■ **Prompt**
Type out the lines below exactly, pictures excluded.
BEGIN Supplied entries
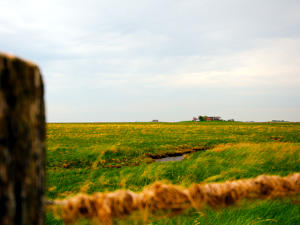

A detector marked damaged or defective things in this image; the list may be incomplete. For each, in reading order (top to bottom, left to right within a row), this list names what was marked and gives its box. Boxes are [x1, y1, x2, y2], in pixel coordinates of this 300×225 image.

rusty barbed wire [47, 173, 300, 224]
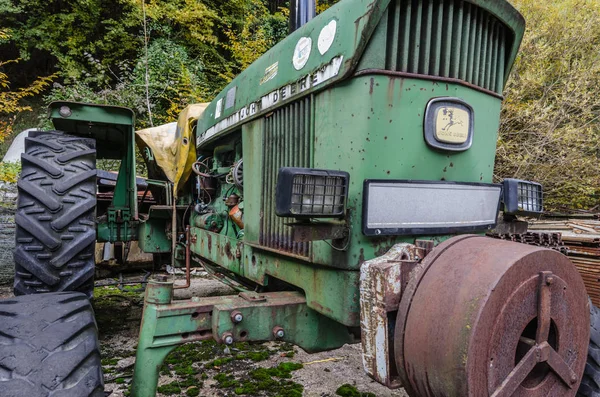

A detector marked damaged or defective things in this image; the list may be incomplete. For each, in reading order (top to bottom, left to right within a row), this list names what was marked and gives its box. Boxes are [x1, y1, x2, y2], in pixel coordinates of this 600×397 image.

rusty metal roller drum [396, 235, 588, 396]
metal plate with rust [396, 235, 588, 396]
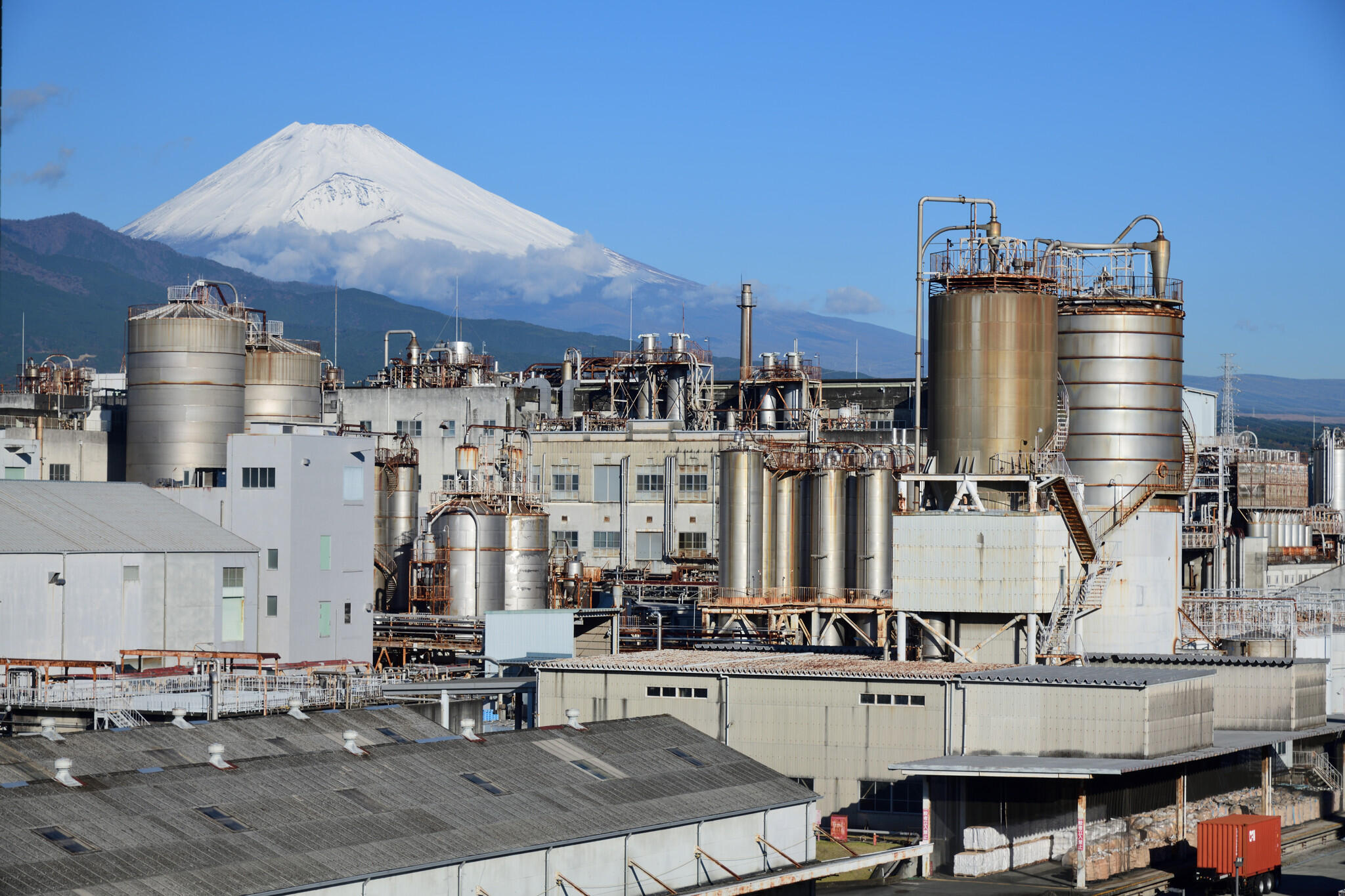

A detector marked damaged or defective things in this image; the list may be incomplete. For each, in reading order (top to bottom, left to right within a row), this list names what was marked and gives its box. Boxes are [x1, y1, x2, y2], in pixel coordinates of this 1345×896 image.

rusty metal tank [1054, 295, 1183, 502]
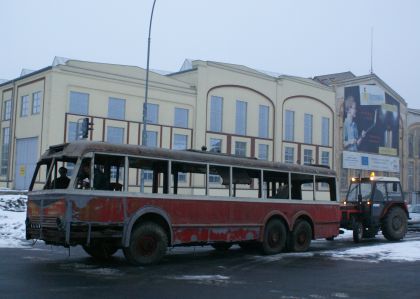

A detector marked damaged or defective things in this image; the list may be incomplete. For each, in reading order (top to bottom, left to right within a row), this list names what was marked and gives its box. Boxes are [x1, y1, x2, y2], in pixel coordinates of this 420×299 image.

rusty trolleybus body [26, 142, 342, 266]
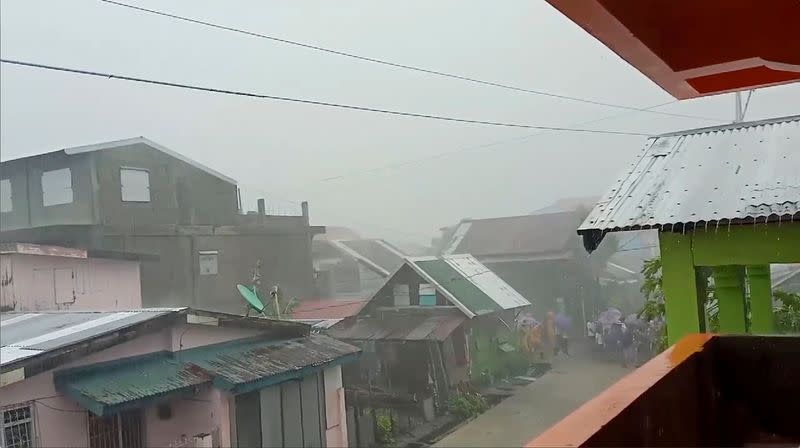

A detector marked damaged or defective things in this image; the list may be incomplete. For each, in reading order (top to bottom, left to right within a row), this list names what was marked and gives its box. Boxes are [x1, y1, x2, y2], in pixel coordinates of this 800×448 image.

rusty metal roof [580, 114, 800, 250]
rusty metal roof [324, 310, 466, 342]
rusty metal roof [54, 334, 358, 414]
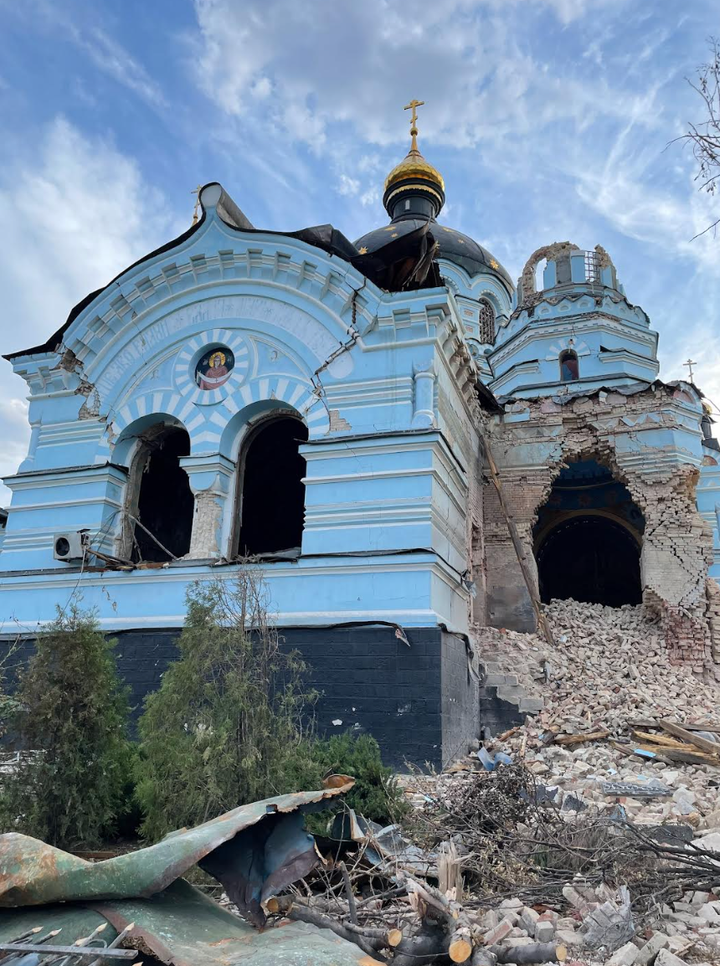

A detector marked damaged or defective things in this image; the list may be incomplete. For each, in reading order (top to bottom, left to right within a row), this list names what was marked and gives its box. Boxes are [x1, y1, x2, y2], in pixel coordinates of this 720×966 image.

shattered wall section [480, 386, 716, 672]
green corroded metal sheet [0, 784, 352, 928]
END Supplied entries
■ **The answer**
A detector marked damaged or defective things in this image; the list may be incomplete. For each, in reading order (top to bottom, left to right within a row), this list names what was marked and gives its box. Boxes are [x1, y1, x2, y2], in pixel coordinates of this 300×225 image.

rusty barbed wire [47, 173, 300, 224]

A detector marked damaged or defective things in this image; the list may be incomplete. For each, in reading order (top to bottom, left to right within a row), this list names what was marked and gives its box. Boxes are [x1, y1, x2, y2], in pixel coordinates of this 600×397 image.

rusty metal roller drum [396, 235, 588, 396]
metal plate with rust [396, 235, 588, 396]

A detector marked damaged or defective things in this image; the list may be incomplete. For each, in reading order (top to bottom, left to right within a row), this list names what was marked and gives its box. Boxes are [x1, y1, x2, y2], in pixel coordinates of this 1345×896 image.

rusty metal tank [1054, 295, 1183, 502]

A detector marked damaged or defective things in this image; the list may be incomplete. For each, in reading order (top to bottom, left to right within a row), this list names what was marked and gives its box. Boxes are [x1, y1, x2, y2], in pixel coordinates of this 420×299 image.

rusty trolleybus body [26, 142, 342, 266]

A detector marked damaged or defective things in this image; the list may be incomplete. For each, in reading order (top to bottom, left to right within a row), this list names what was marked and gives its box. Boxes are [x1, y1, x2, y2], in pixel coordinates of this 800×448 image.

rusty metal roof [580, 114, 800, 250]
rusty metal roof [324, 310, 466, 342]
rusty metal roof [54, 334, 358, 414]

A detector marked damaged or defective things in this image; the list may be incomplete. For each, in reading order (top to bottom, left to right within a row), this list names what was marked and gives its box. Boxes are [x1, y1, x2, y2], in pixel coordinates of this 720×966 image.

shattered wall section [480, 386, 716, 672]
green corroded metal sheet [0, 784, 352, 928]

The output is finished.